__Quoted passage__:
((
I could be wrong on if it is Cialis that he takes. I know that she's mentioned to me before which one he takes, but I just can't remember which one it is. Cialis sticks out in my brain for some reason, but it COULD be Viagra. I just know she's told me before that he "occasionally has to take a pill for performance". To her, he's always blamed it on his antidepression meds. Said that they occasionally interfere with his ability to perform. 

I get more of the impression that in her case the OW was just a vile, vile woman who just wanted to make my BFF suffer for breaking up their affair. I'm not sure how much truth there was to anything she said to my BFF so much as she just wanted to hurt her and bring her down.
))
__Exercise set__:
A) Write out the forum post word for word, from "I could be wrong" up to and including "bring her down.".
B) Answer from the forum post:
(i) What has he always blamed his need for the pill on, as he tells her?
(ii) Besides Cialis, which drug could it be?
(iii) What did the OW want to make the BFF suffer for?

__Supplied records__:
((
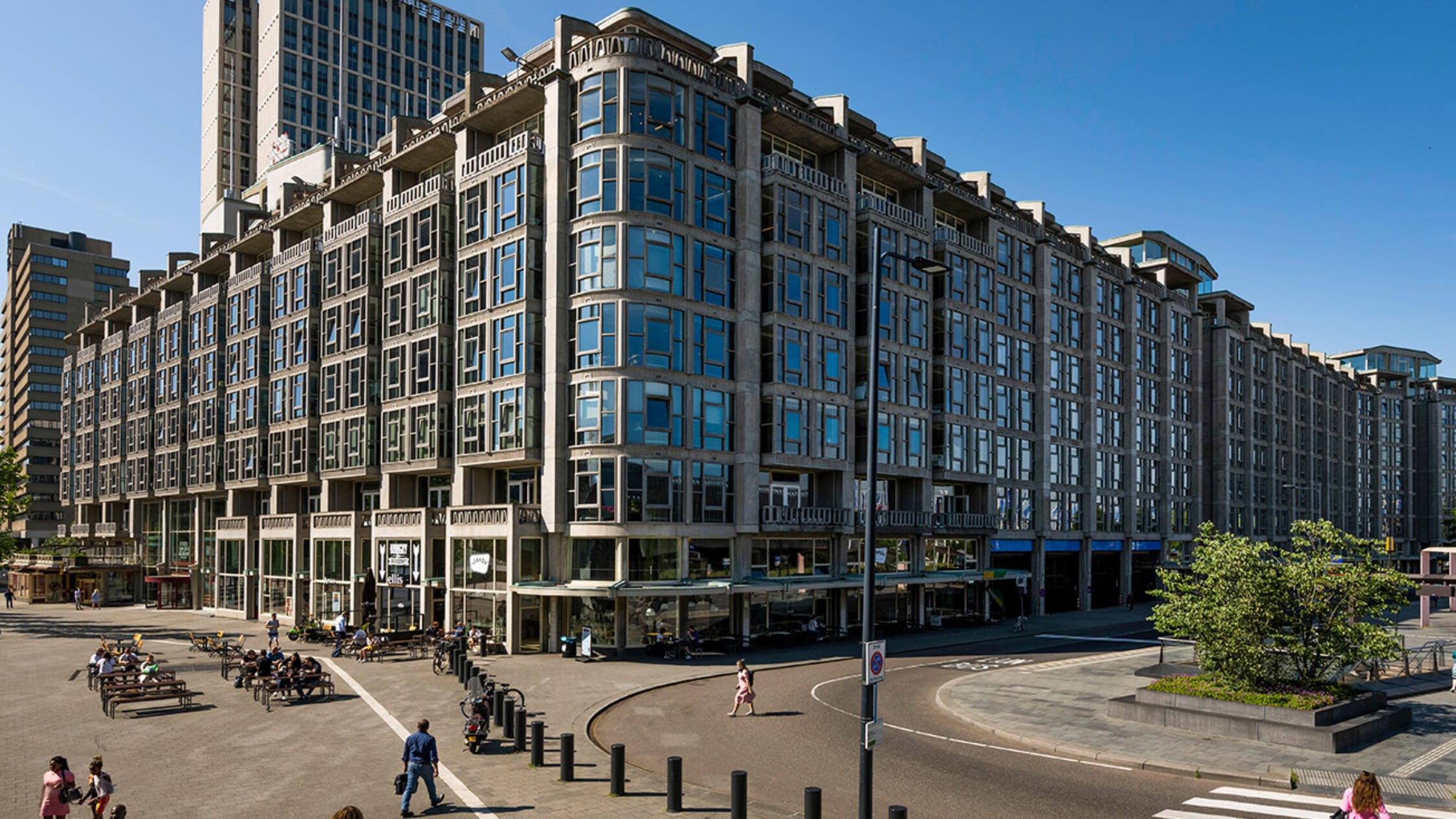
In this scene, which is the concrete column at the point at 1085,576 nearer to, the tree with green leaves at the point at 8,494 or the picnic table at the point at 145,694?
the picnic table at the point at 145,694

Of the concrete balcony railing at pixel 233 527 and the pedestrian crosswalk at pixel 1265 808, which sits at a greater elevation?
the concrete balcony railing at pixel 233 527

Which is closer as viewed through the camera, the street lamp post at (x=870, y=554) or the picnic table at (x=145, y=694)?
the street lamp post at (x=870, y=554)

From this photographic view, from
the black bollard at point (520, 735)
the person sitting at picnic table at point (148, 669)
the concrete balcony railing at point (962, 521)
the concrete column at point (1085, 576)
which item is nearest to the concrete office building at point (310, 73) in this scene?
the concrete balcony railing at point (962, 521)

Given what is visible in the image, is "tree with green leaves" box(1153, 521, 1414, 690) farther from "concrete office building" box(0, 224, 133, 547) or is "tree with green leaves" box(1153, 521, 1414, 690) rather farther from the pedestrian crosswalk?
"concrete office building" box(0, 224, 133, 547)

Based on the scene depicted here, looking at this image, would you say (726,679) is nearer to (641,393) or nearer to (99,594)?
(641,393)

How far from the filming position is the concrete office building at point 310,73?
387 feet

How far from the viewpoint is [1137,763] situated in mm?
21484

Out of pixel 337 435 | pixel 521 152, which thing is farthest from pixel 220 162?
pixel 521 152

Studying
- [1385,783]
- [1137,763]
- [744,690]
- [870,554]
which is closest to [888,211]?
[744,690]

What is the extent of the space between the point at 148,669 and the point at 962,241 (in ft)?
153

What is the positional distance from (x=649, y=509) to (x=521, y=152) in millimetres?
17006

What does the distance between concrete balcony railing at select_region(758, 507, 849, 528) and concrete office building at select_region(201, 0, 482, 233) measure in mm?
88692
))
__Answers provided__:
A)
I could be wrong on if it is Cialis that he takes. I know that she's mentioned to me before which one he takes, but I just can't remember which one it is. Cialis sticks out in my brain for some reason, but it COULD be Viagra. I just know she's told me before that he "occasionally has to take a pill for performance". To her, he's always blamed it on his antidepression meds. Said that they occasionally interfere with his ability to perform. 

I get more of the impression that in her case the OW was just a vile, vile woman who just wanted to make my BFF suffer for breaking up their affair. I'm not sure how much truth there was to anything she said to my BFF so much as she just wanted to hurt her and bring her down.

B)
(i) His antidepression meds.
(ii) Viagra.
(iii) For breaking up their affair.